# [Written instruction]
Collect every line of the data below that contains the word "midrib", treating uppercase and lowercase as different.

# [Task input]
-------
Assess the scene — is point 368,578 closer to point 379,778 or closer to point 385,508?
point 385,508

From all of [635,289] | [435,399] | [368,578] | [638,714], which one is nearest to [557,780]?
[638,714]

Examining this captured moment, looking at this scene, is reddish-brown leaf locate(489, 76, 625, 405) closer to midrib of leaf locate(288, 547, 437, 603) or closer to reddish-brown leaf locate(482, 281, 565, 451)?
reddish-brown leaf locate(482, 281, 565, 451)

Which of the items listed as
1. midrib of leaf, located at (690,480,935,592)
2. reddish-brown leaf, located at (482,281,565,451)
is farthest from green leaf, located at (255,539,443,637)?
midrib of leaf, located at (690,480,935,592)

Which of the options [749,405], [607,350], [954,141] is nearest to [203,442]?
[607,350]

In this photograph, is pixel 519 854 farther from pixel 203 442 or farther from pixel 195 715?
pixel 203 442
-------
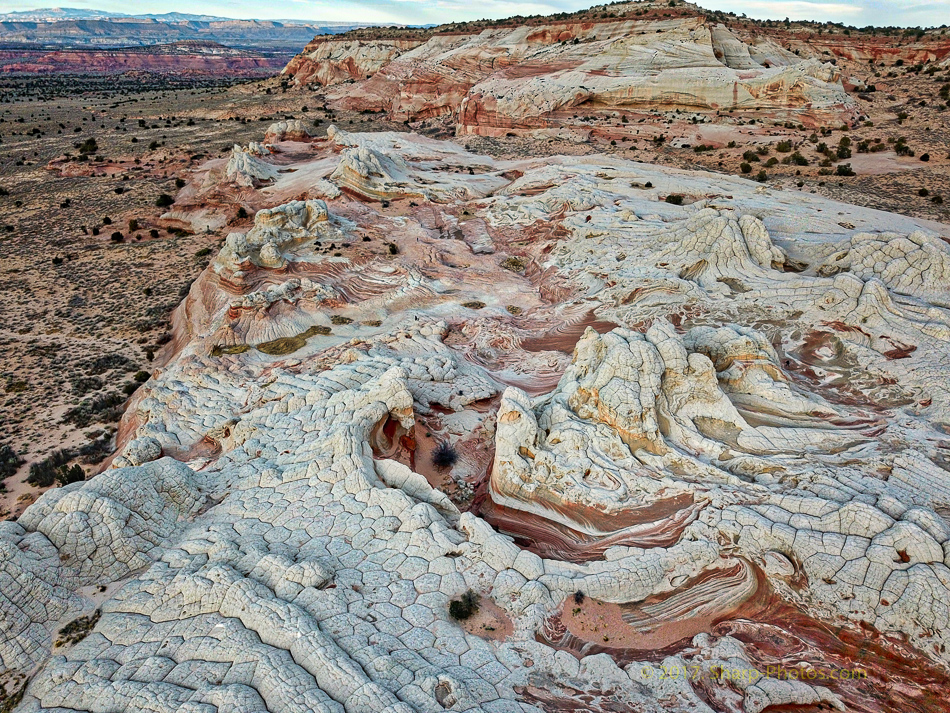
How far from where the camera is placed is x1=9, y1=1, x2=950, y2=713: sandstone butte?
-------
# [Solution for this exercise]
Examining this captured moment, looking at this scene, is reddish-brown leaf locate(489, 76, 625, 405) closer to midrib of leaf locate(288, 547, 437, 603) or closer to reddish-brown leaf locate(482, 281, 565, 451)?
1. midrib of leaf, located at (690,480,935,592)
midrib of leaf, located at (690,480,935,592)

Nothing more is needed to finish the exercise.